__Work instructions__. Skip the images and return the records below exactly.

Provided data below:

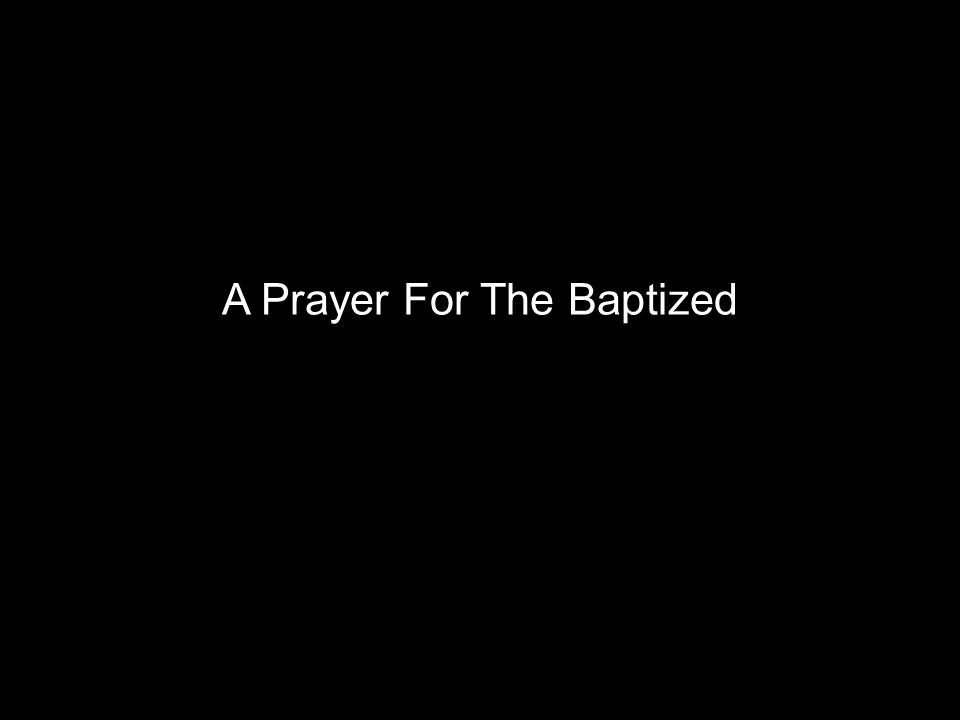 A Prayer For The Baptized
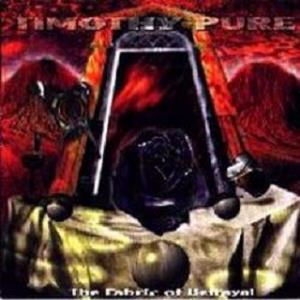 Timothy Pure The Fabric of Betrayal  album cover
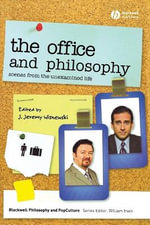 The Office and Philosophy : Scenes from the Unexamined Life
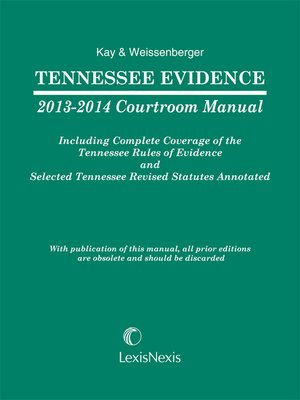 cover image of Tennessee Evidence 2013-2014 Courtroom Manual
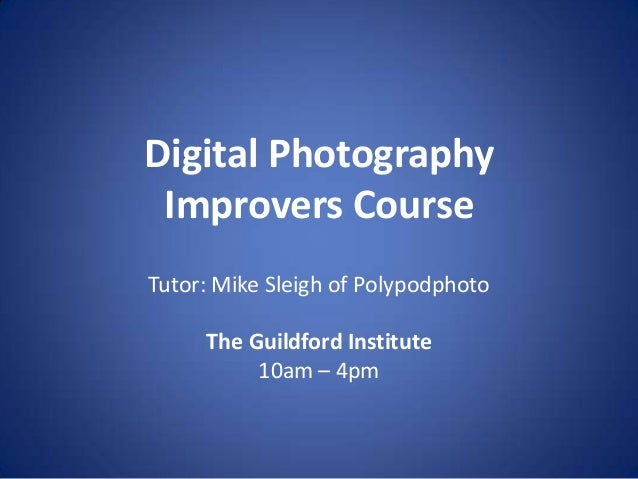 Digital Photography Improvers CourseTutor: Mike Sleigh of Polypodphoto     The Guildford Institute          10am – 4pm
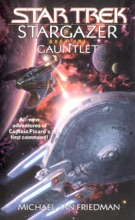 Star Trek: The Next Generation: Stargazer, Book One: Gauntlet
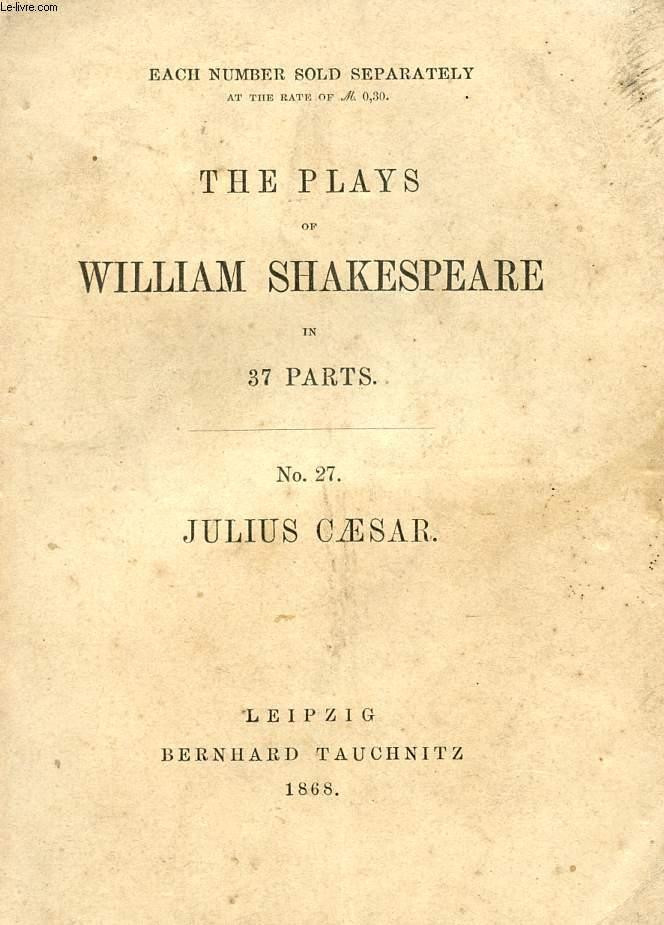 JULIUS CAESAR (THE PLAYS OF WILLIAM SHAKESPEARE, N° 27)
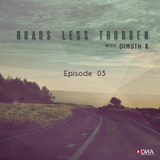 Dimuth K - Roads Less Trodden Episode 03 (May 27th, 2017)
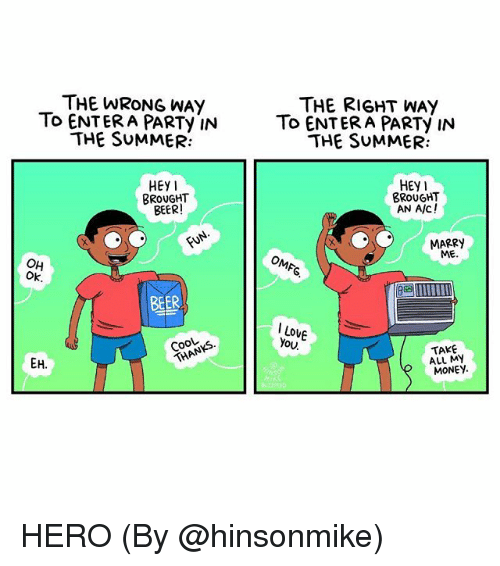 Beer, Memes, and Money: THE WRONG WAY  To ENTERA PARTy IN  THE SUMMER:  THE RIGHT WAY  To ENTERA PARTy IN  THE SUMMER:  HEY  HEy1  BROUGHT  AN A/C!  BROUGHT  BEER  MARRY  ME  OH  Ok  BEER  I Lo  You  Cook  TAKE  ALL MY  MONEY HERO (By @hinsonmike)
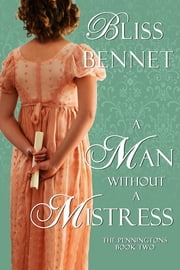A Man without a Mistress ebook by Bliss Bennet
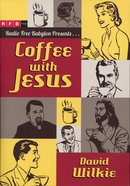 Coffee With Jesus Paperback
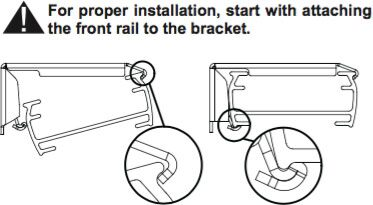 Step 2. Shade Installation - For proper installation, start with attaching the front rail to the bracket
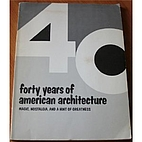Forty Years of American Architecture…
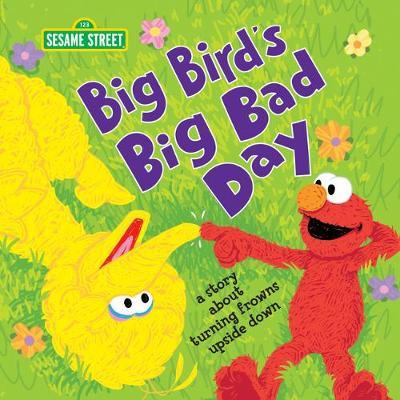 Big Bird's Big Bad Day by Sesame Workshop
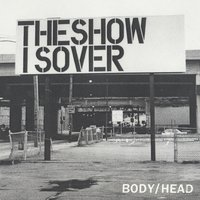 The Show Is Over — Body, Head
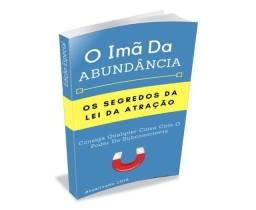Livro: O ímã da abundância: os segredos da lei de atração.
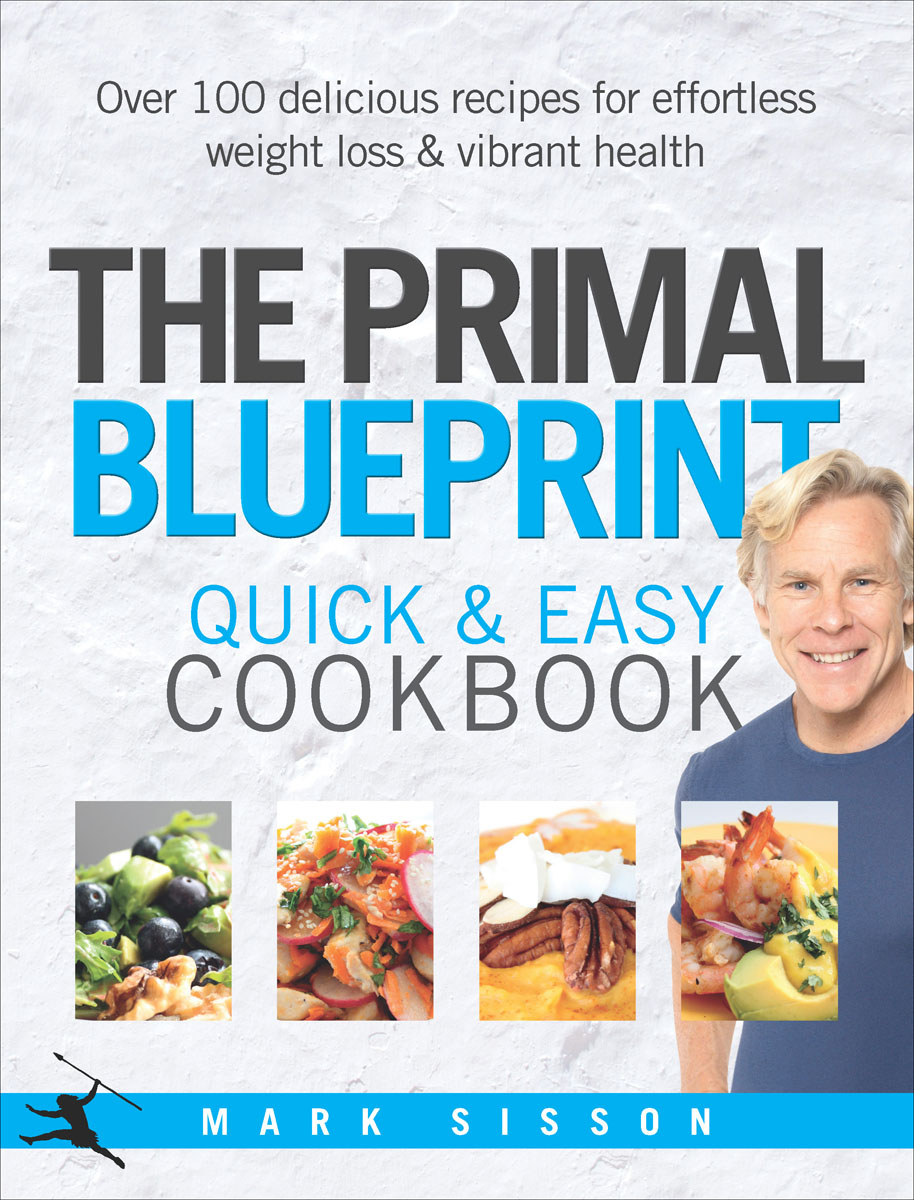 The Primal Blueprint Quick and Easy Cookbook the fat free junk food cookbook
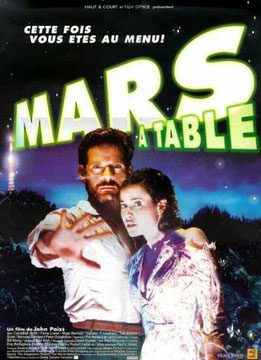 Mars à Table de John Paizs - 1999/Science-Fiction - Comédie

End of Provided data.

__Written solution__.
 A Prayer For The Baptized
 Timothy Pure The Fabric of Betrayal  album cover
 The Office and Philosophy : Scenes from the Unexamined Life
 cover image of Tennessee Evidence 2013-2014 Courtroom Manual
 Digital Photography Improvers CourseTutor: Mike Sleigh of Polypodphoto     The Guildford Institute          10am – 4pm
 Star Trek: The Next Generation: Stargazer, Book One: Gauntlet
 JULIUS CAESAR (THE PLAYS OF WILLIAM SHAKESPEARE, N° 27)
 Dimuth K - Roads Less Trodden Episode 03 (May 27th, 2017)
 Beer, Memes, and Money: THE WRONG WAY  To ENTERA PARTy IN  THE SUMMER:  THE RIGHT WAY  To ENTERA PARTy IN  THE SUMMER:  HEY  HEy1  BROUGHT  AN A/C!  BROUGHT  BEER  MARRY  ME  OH  Ok  BEER  I Lo  You  Cook  TAKE  ALL MY  MONEY HERO (By @hinsonmike)
A Man without a Mistress ebook by Bliss Bennet
 Coffee With Jesus Paperback
 Step 2. Shade Installation - For proper installation, start with attaching the front rail to the bracket
Forty Years of American Architecture…
 Big Bird's Big Bad Day by Sesame Workshop
 The Show Is Over — Body, Head
Livro: O ímã da abundância: os segredos da lei de atração.
 The Primal Blueprint Quick and Easy Cookbook the fat free junk food cookbook
 Mars à Table de John Paizs - 1999/Science-Fiction - Comédie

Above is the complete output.